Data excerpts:
•••

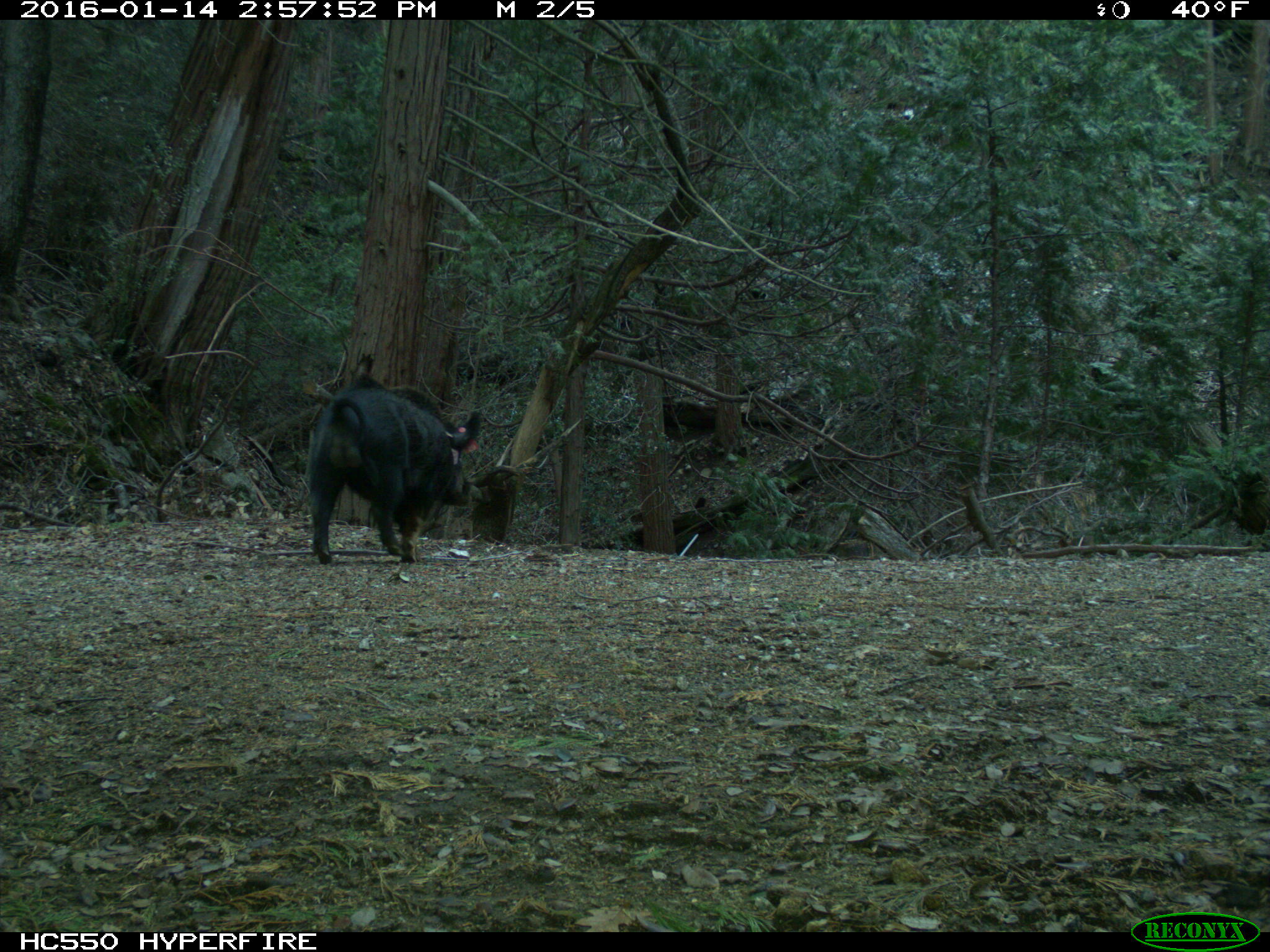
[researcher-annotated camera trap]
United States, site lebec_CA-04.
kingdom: Animalia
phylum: Chordata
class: Mammalia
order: Artiodactyla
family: Suidae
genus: Sus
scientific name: Sus scrofa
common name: wild boar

•••

* **Task directions**: Write out every entry above exactly, minus the pictures.

* **Answer box**:
[researcher-annotated camera trap]
United States, site lebec_CA-04.
kingdom: Animalia
phylum: Chordata
class: Mammalia
order: Artiodactyla
family: Suidae
genus: Sus
scientific name: Sus scrofa
common name: wild boar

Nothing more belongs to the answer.